→ Instructions to follow: Retype the following rows word for word, keeping the text of each and leaving out the pictures.
Given data Block Start
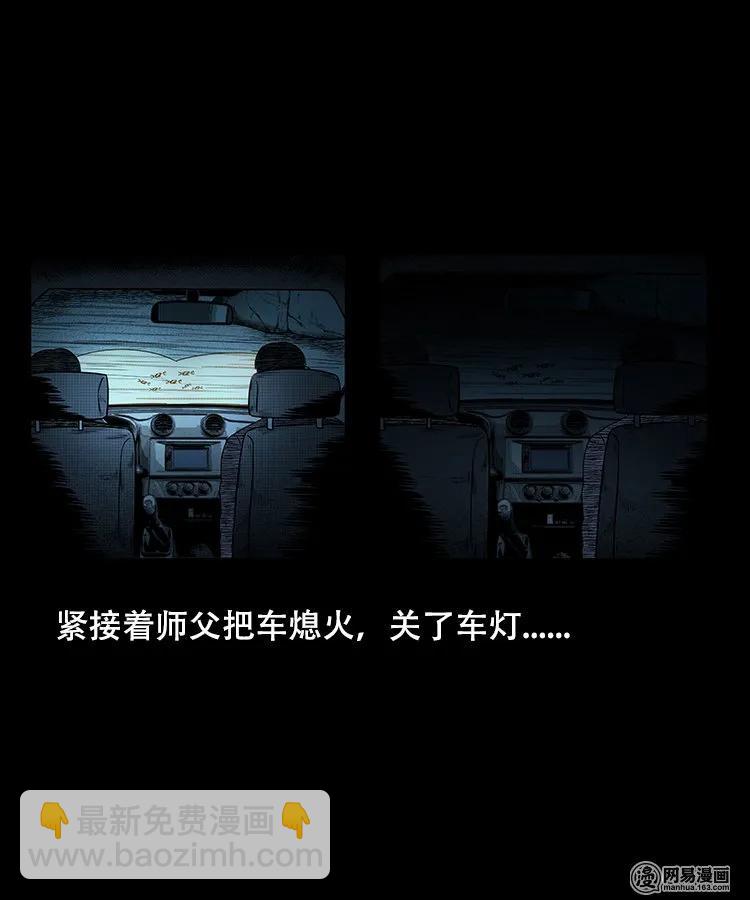 97 小鬼拦路-第97话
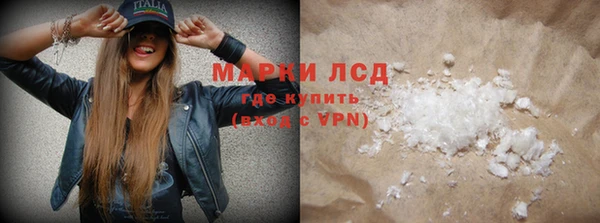 кокаин VHQ Абдулино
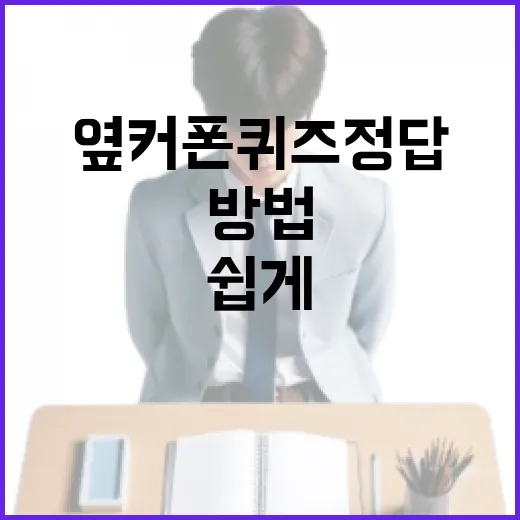 옆커폰 퀴즈정답을 쉽게 찾는 방법 - 요약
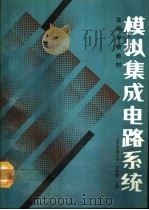 模拟集成电路系统（1991 PDF版）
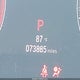1HGCV1F38KA164696 2019 Honda Accord Sport auction photo thumbnail 15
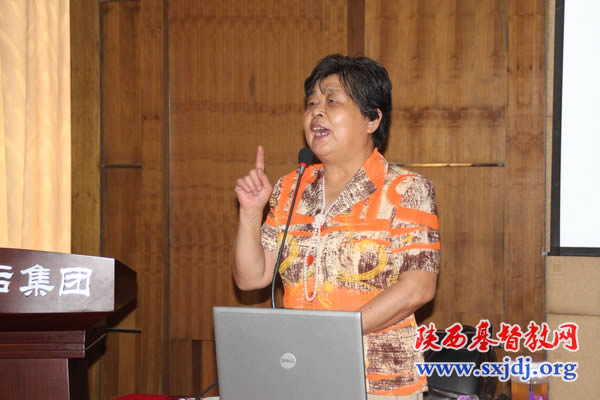 省基督教两会举办全省教会组织及活动场所财务人员培训班(图4)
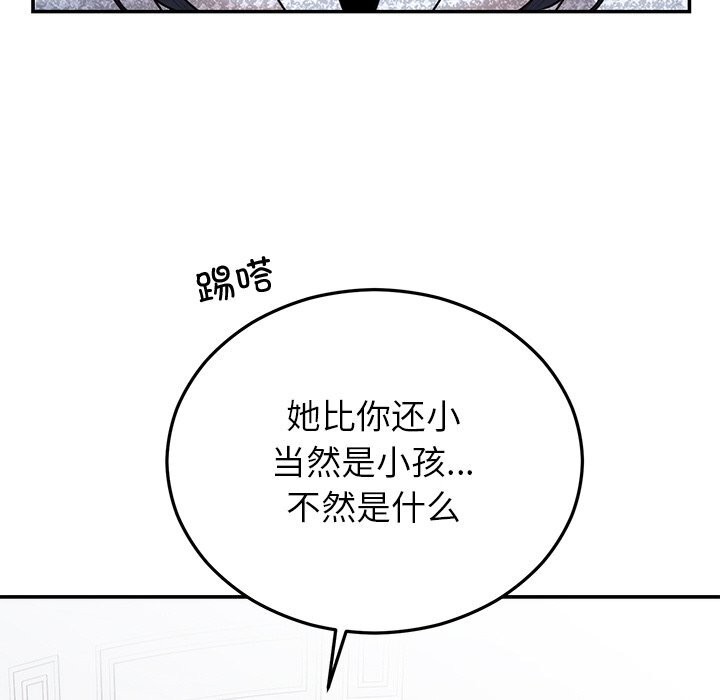[韩国漫画] 婚姻束缚 剧情,熟女人妻#[149P]-19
Given data Block End
→ Exercise solution:
 97 小鬼拦路-第97话
 кокаин VHQ Абдулино
 옆커폰 퀴즈정답을 쉽게 찾는 방법 - 요약
 模拟集成电路系统（1991 PDF版）
1HGCV1F38KA164696 2019 Honda Accord Sport auction photo thumbnail 15
 省基督教两会举办全省教会组织及活动场所财务人员培训班(图4)
[韩国漫画] 婚姻束缚 剧情,熟女人妻#[149P]-19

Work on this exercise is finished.